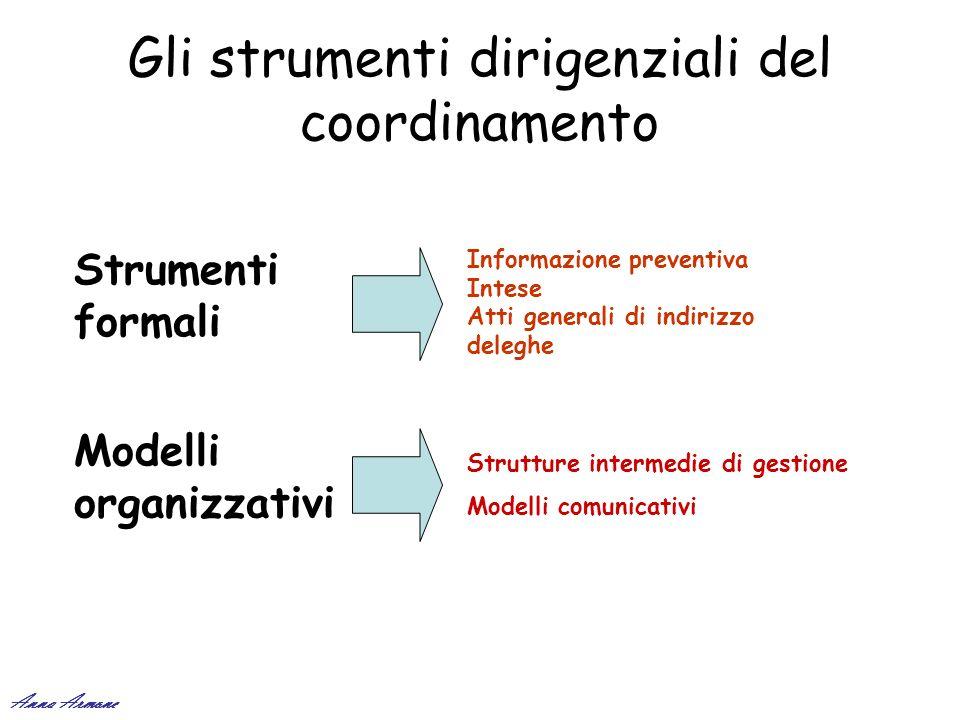 Gli strumenti dirigenziali del coordinamento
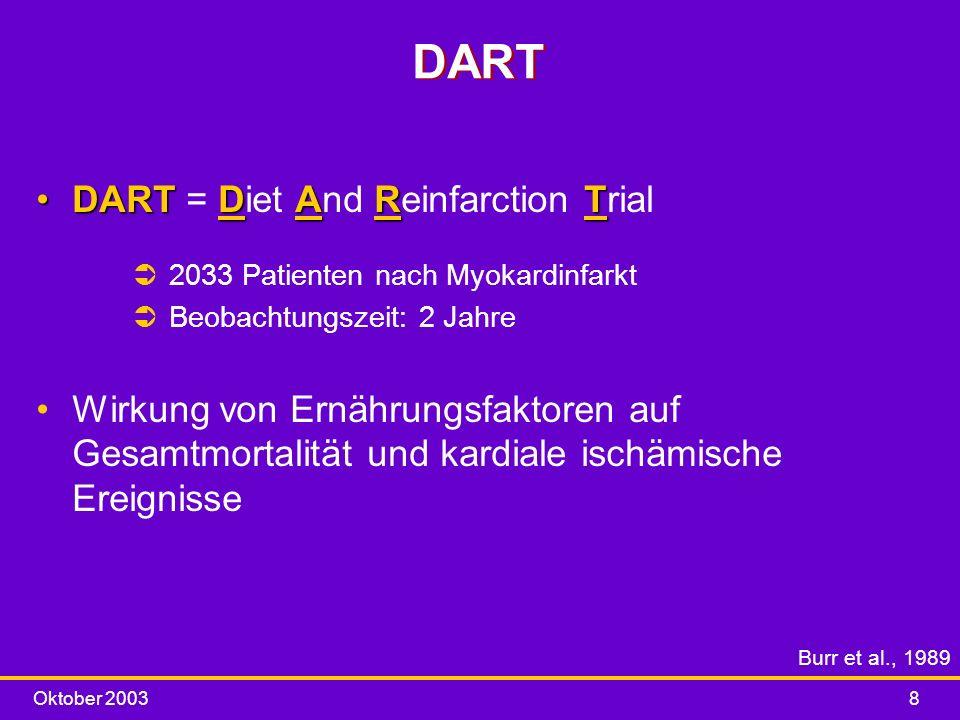 Oktober 20039 DART 3 Ernährungsfaktoren untersucht: ÜFettreduktion - unter 30% der Energiezufuhr (Fat advice) ÜFischreiche Ernährung- 2 Portionen pro Woche (200-400g) (Fish advice) ÜRohfaserreiche Ernährung- 18 g pro Tag (Fibre advice) ÜFaktoren jeweils einzeln und kombiniert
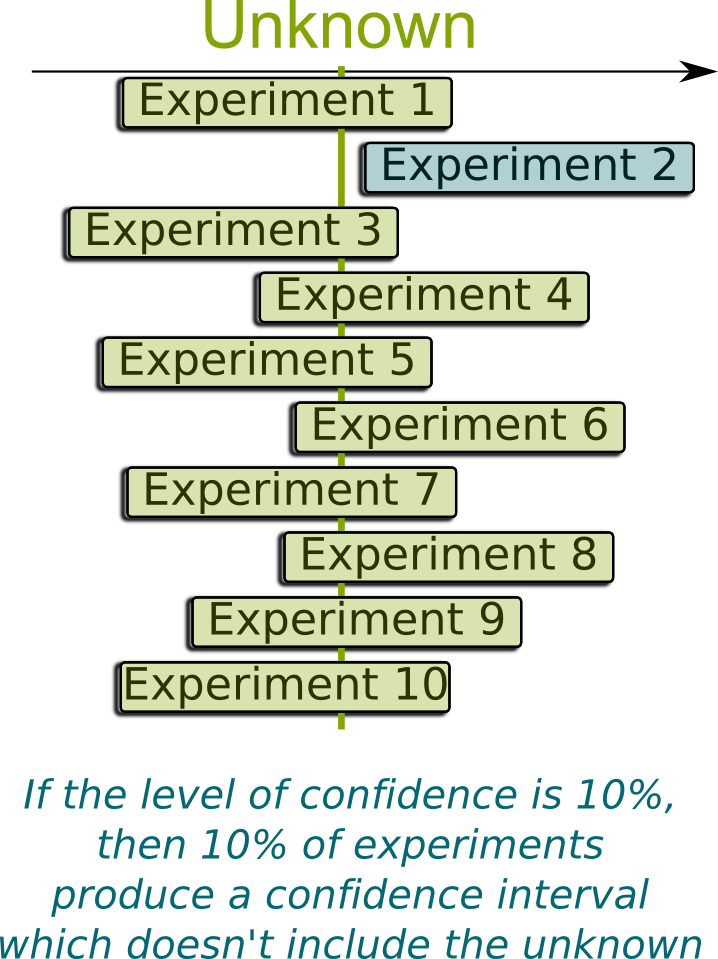 Confidence Interval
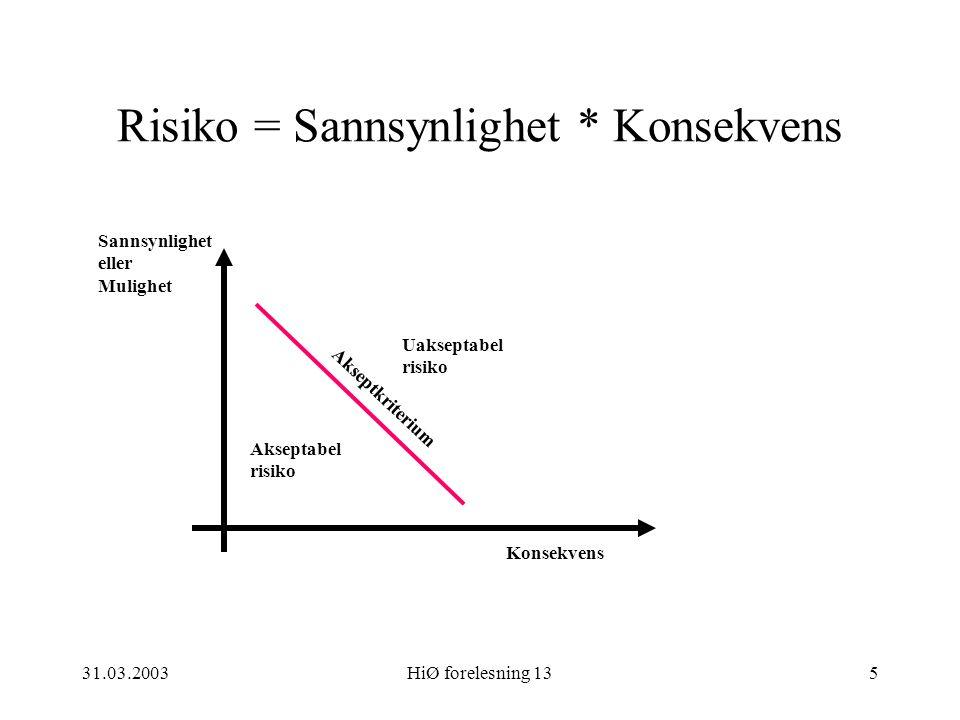 31.03.2003HiØ forelesning 135 Risiko = Sannsynlighet * Konsekvens Sannsynlighet eller Mulighet Konsekvens Akseptabel risiko Uakseptabel risiko Akseptk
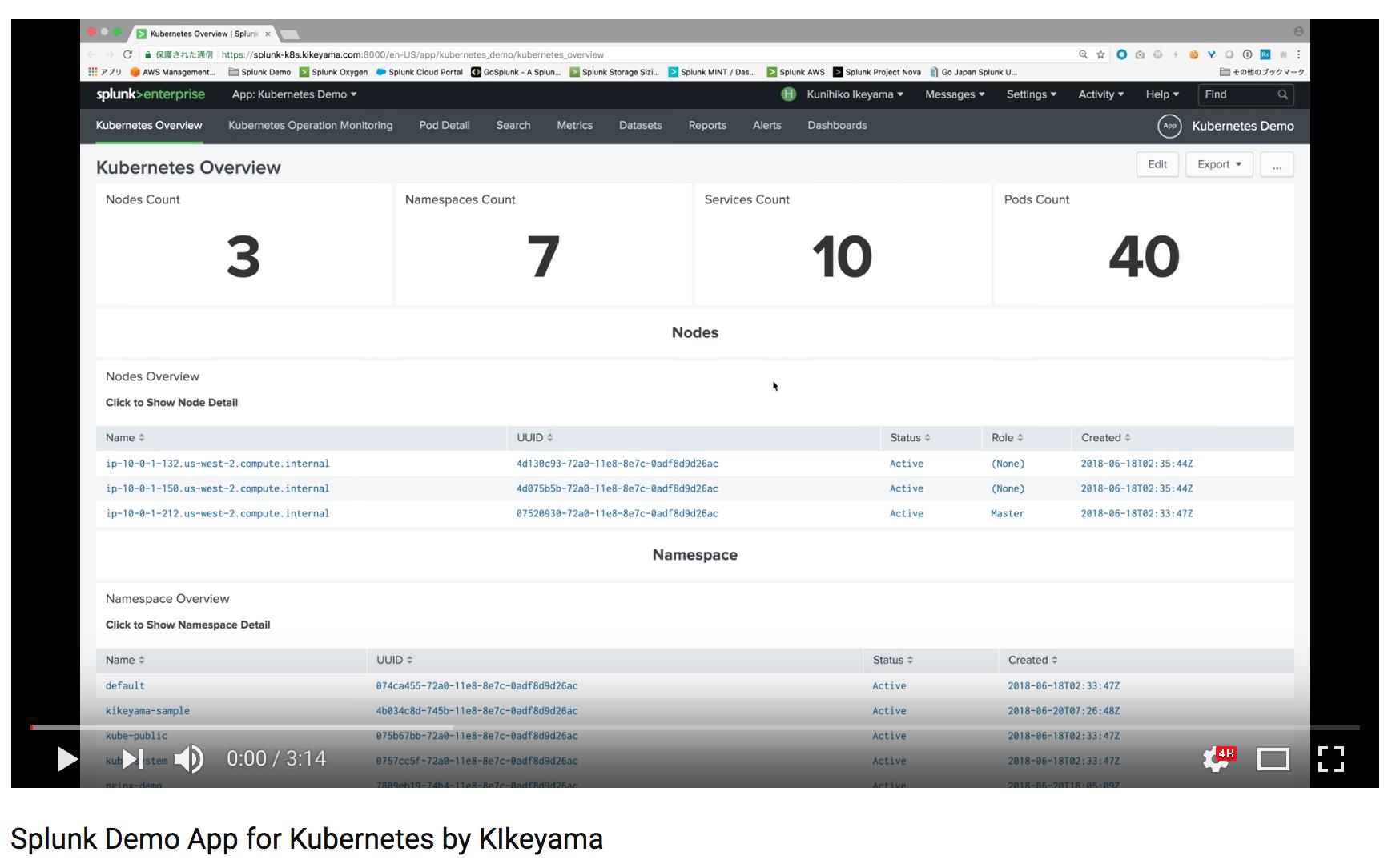 KubernetesをSplunk各ダッシュボードのデモ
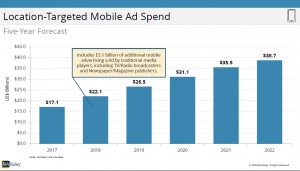 Loacation-Targeted-Mobile-Ad-Spend
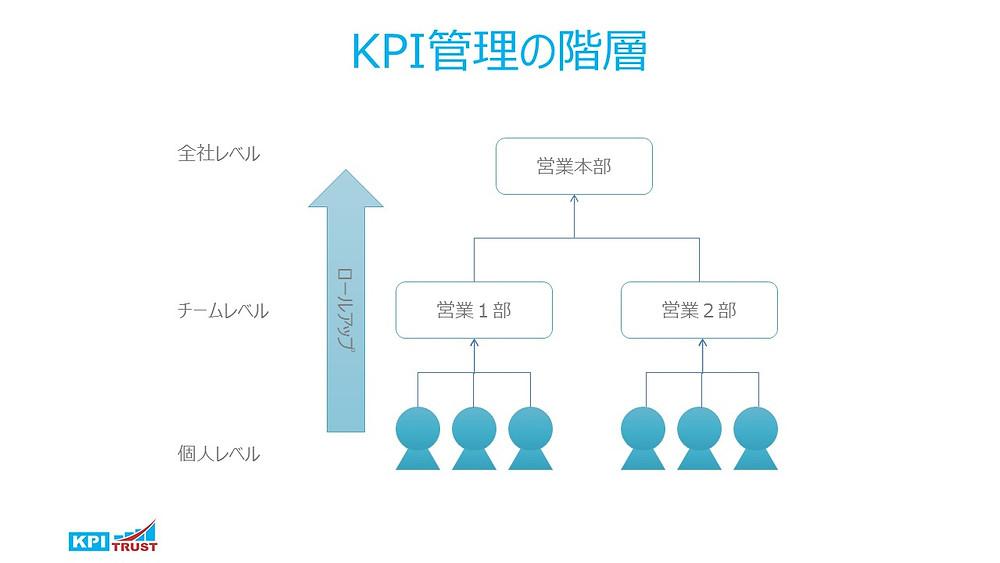 KPI管理の階層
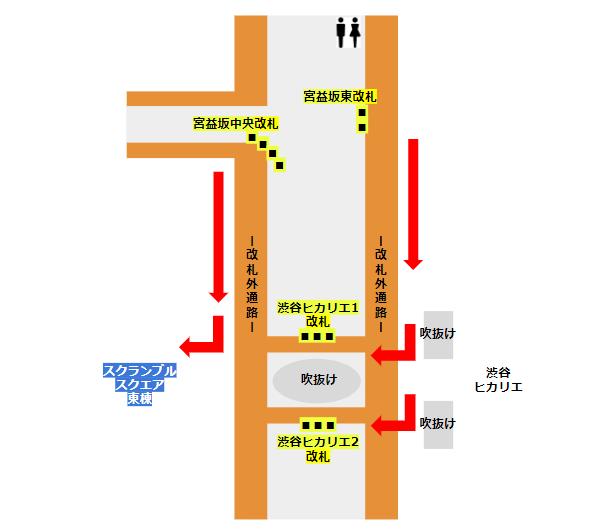 東急東横/副都心線の改札から東口へ向かう経路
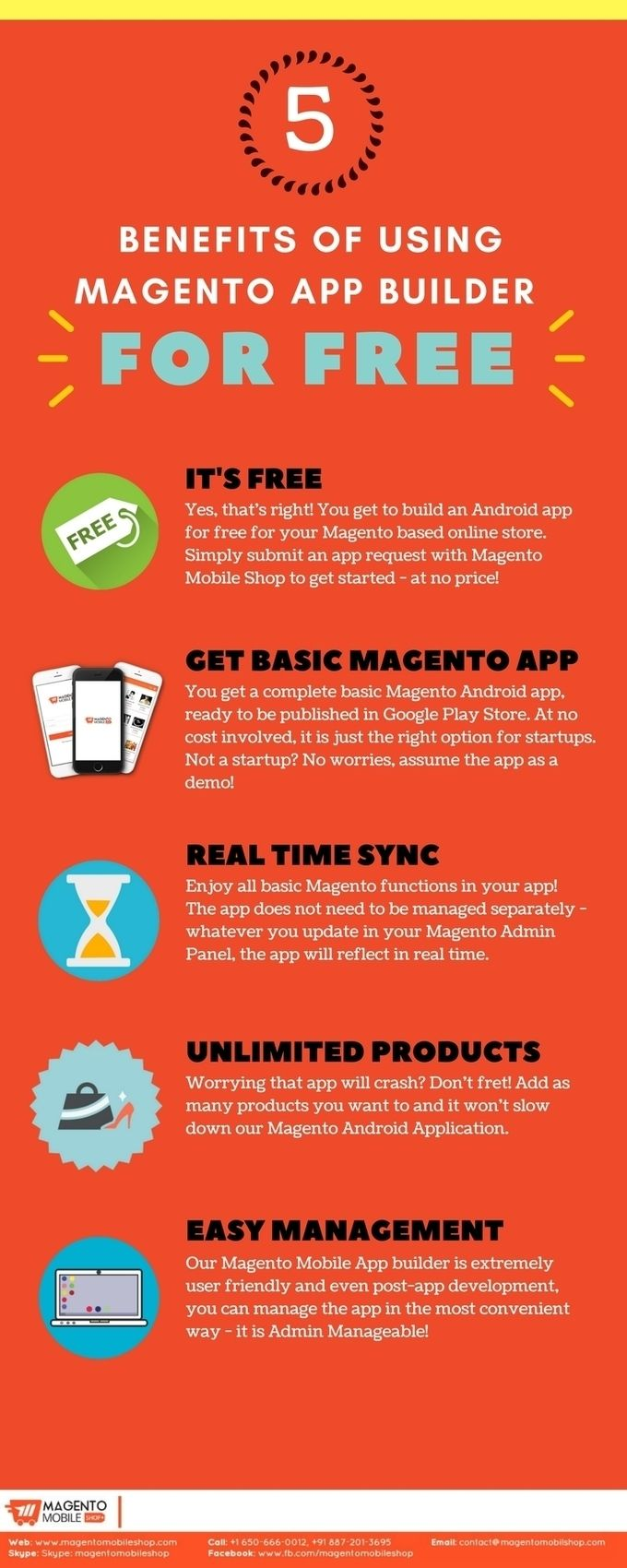 Benefits of Using Magento Mobile App Builder (With images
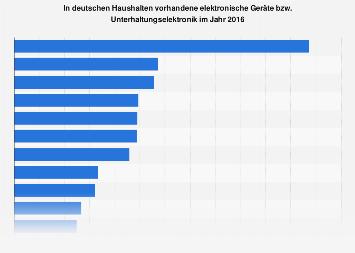 Umfrage in Deutschland zum Besitz elektronischer Geräte im Haushalt 2016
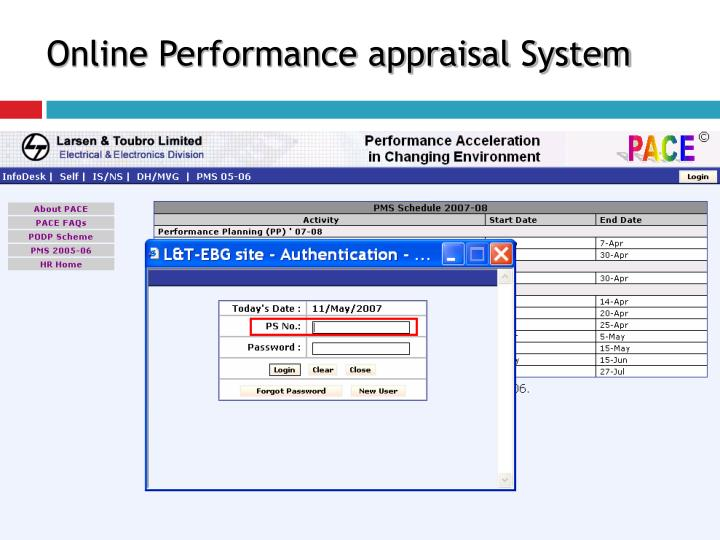 Online Performance appraisal System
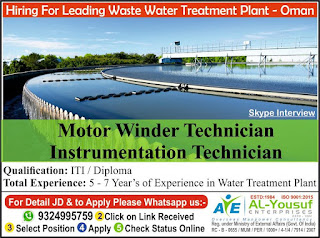 Waste Water Treatment Plant Jobs in Oman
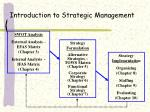 introduction to strategic management3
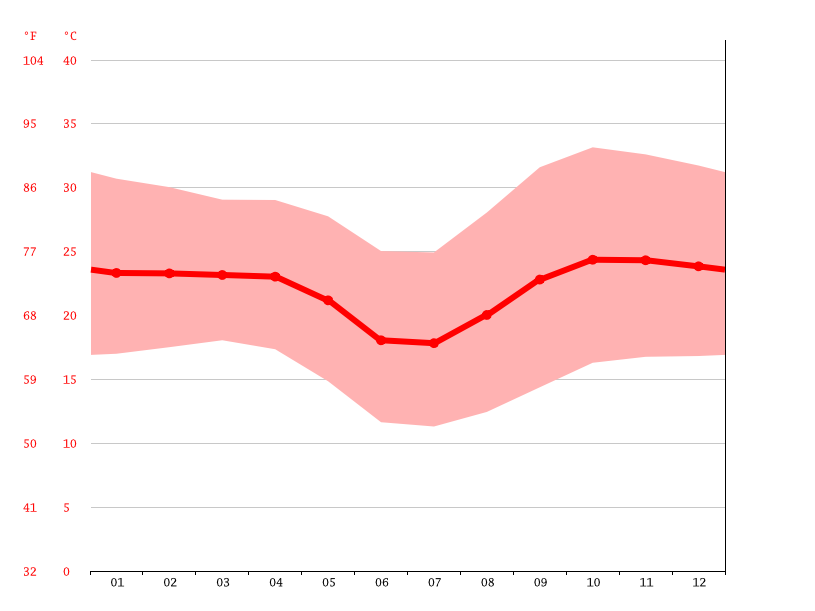 Temperature graph, Kamanjab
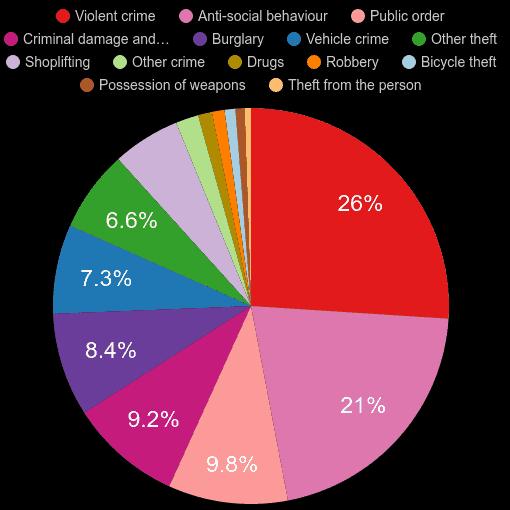 Stockport crime statistics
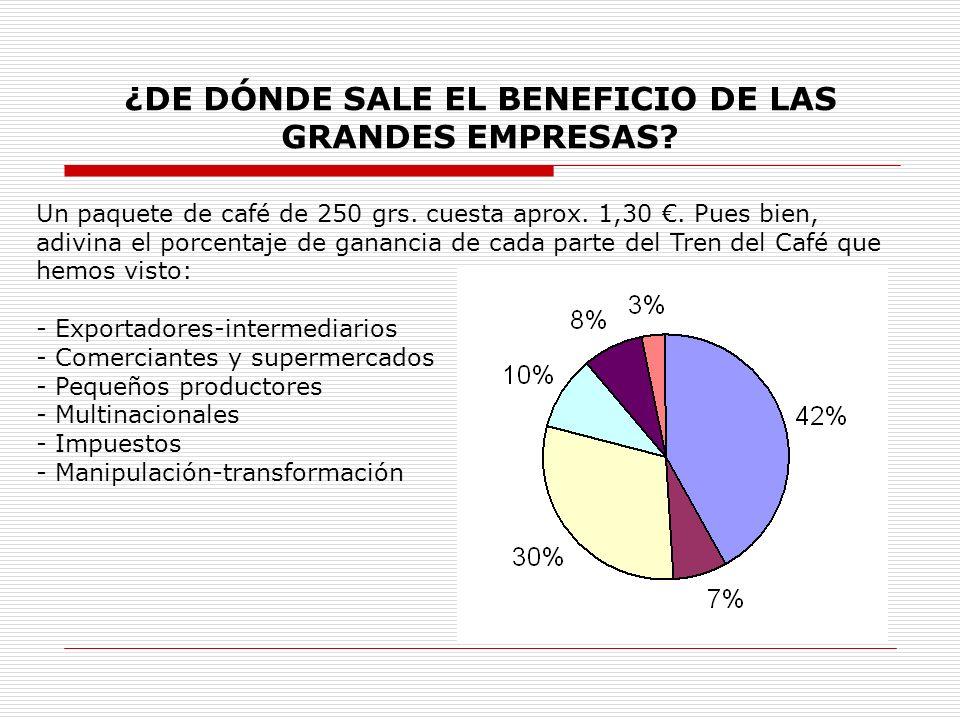 ¿DE DÓNDE SALE EL BENEFICIO DE LAS GRANDES EMPRESAS? Un paquete de café de 250 grs. cuesta aprox. 1,30. Pues bien, adivina el porcentaje de ganancia d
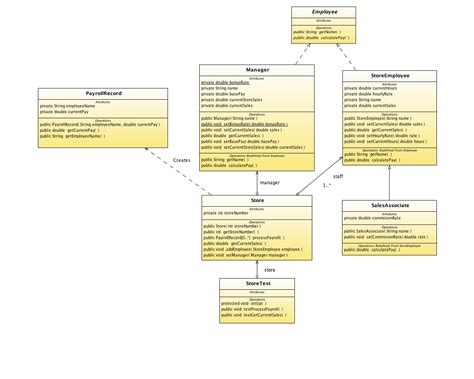 uml class diagram java interface interpretation of attached uml diagram in java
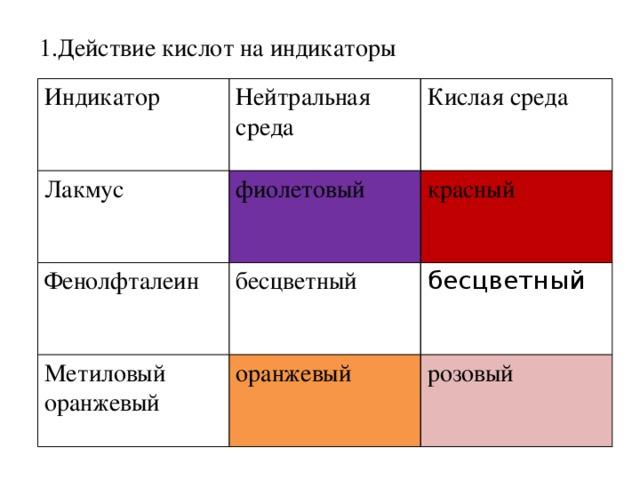 1.Действие кислот на индикаторы Индикатор Нейтральная среда Лакмус Кислая среда фиолетовый Фенолфталеин красный бесцветный Метиловый оранжевый бесцветный оранжевый розовый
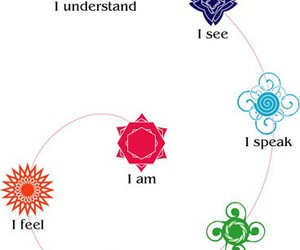 chakra, chakras, and meditation image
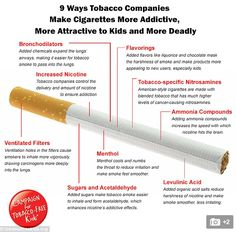 Why Smoking is MORE Deadly and Addictive Than It Was 50 Years Ago? Tactics Tobacco Companies Now Use to Make Sure You are Hooked | World Truth.TV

━━━━━━━━━━━━━━━━━━━━━━━━━━━━━━

* HOW TO COMPLETE THIS TASK *
In your copy of the material, match every word exactly and include no pictures.

* EXERCISE SOLUTION *
 Gli strumenti dirigenziali del coordinamento
 Oktober 20039 DART 3 Ernährungsfaktoren untersucht: ÜFettreduktion - unter 30% der Energiezufuhr (Fat advice) ÜFischreiche Ernährung- 2 Portionen pro Woche (200-400g) (Fish advice) ÜRohfaserreiche Ernährung- 18 g pro Tag (Fibre advice) ÜFaktoren jeweils einzeln und kombiniert
 Confidence Interval
 31.03.2003HiØ forelesning 135 Risiko = Sannsynlighet * Konsekvens Sannsynlighet eller Mulighet Konsekvens Akseptabel risiko Uakseptabel risiko Akseptk
 KubernetesをSplunk各ダッシュボードのデモ
 Loacation-Targeted-Mobile-Ad-Spend
 KPI管理の階層
 東急東横/副都心線の改札から東口へ向かう経路
 Benefits of Using Magento Mobile App Builder (With images
 Umfrage in Deutschland zum Besitz elektronischer Geräte im Haushalt 2016
 Online Performance appraisal System
 Waste Water Treatment Plant Jobs in Oman
 introduction to strategic management3
 Temperature graph, Kamanjab
 Stockport crime statistics
 ¿DE DÓNDE SALE EL BENEFICIO DE LAS GRANDES EMPRESAS? Un paquete de café de 250 grs. cuesta aprox. 1,30. Pues bien, adivina el porcentaje de ganancia d
 uml class diagram java interface interpretation of attached uml diagram in java
 1.Действие кислот на индикаторы Индикатор Нейтральная среда Лакмус Кислая среда фиолетовый Фенолфталеин красный бесцветный Метиловый оранжевый бесцветный оранжевый розовый
 chakra, chakras, and meditation image
 Why Smoking is MORE Deadly and Addictive Than It Was 50 Years Ago? Tactics Tobacco Companies Now Use to Make Sure You are Hooked | World Truth.TV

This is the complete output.